The author of this question https://manifold.markets/dreev/does-chatgpt-o3-make-egregious-erro says that "It's possible that my own instance of ChatGPT is particularly good due to my chat history. I'm considering that part of the test. I believe that at least my instance of ChatGPT is uncannily smart."
This question is about whether or not we can do the opposite. Can we, using the ChatGPT memory feature, saved settings, and other scaffolding, create a version of o3 that is particularly dumb?
How this works: Anyone can submit evidence showing that their custom o3 is particularly dumb. It will have to fail multiple questions that an "ordinary o3" wouldn't. The settings should not be something overtly silly like, "Today is opposite day, say exactly the opposite of what is true."
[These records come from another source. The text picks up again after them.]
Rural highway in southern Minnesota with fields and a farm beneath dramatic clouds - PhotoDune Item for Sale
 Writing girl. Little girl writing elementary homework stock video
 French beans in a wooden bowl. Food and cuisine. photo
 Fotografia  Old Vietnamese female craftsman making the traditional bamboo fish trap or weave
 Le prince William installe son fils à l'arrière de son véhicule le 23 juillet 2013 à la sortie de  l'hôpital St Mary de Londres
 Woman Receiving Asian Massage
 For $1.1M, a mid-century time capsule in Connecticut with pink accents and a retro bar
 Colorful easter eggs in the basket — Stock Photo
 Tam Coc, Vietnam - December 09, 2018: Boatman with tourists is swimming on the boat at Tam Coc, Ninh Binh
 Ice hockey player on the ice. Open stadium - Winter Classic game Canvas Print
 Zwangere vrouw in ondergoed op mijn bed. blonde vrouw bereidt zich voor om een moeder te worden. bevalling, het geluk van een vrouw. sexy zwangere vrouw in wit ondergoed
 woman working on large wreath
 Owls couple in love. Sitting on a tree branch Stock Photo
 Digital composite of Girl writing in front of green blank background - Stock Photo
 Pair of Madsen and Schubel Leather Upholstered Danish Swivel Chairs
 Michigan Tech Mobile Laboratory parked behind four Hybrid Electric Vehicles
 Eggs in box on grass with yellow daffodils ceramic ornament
Resolution: Of course, the resolution to this is going to be subjective. I will decide whether or not somebody has succesfully completed the challenge, but I will try to defer to the general consensus, if one emerges. It seems difficult to exactly specify how an open-ended question like this should resolve in advance, but feel free to discuss what more precise and good resolution criteria would look like.
If nobody has an example by the end of the year, this resolves NO.
Update 2025-06-06 (PST) (AI summary of creator comment): The creator has clarified what types of settings would be considered for making a custom o3 'particularly dumb' without being 'overtly silly':
Explicitly telling the o3 to give wrong answers would not count.
Settings such as "don't think, just say whatever you first think of" would count.
The settings should not be something overtly silly like, "Today is opposite day, say exactly the opposite of what is true."
Wait, how are you deciding what counts as too overtly silly? It seems to be the make or break factor
@TheAllMemeingEye Explicitly telling it to give wrong answers wouldn't count, but something like, "don't think, just say whatever you first think of" would count.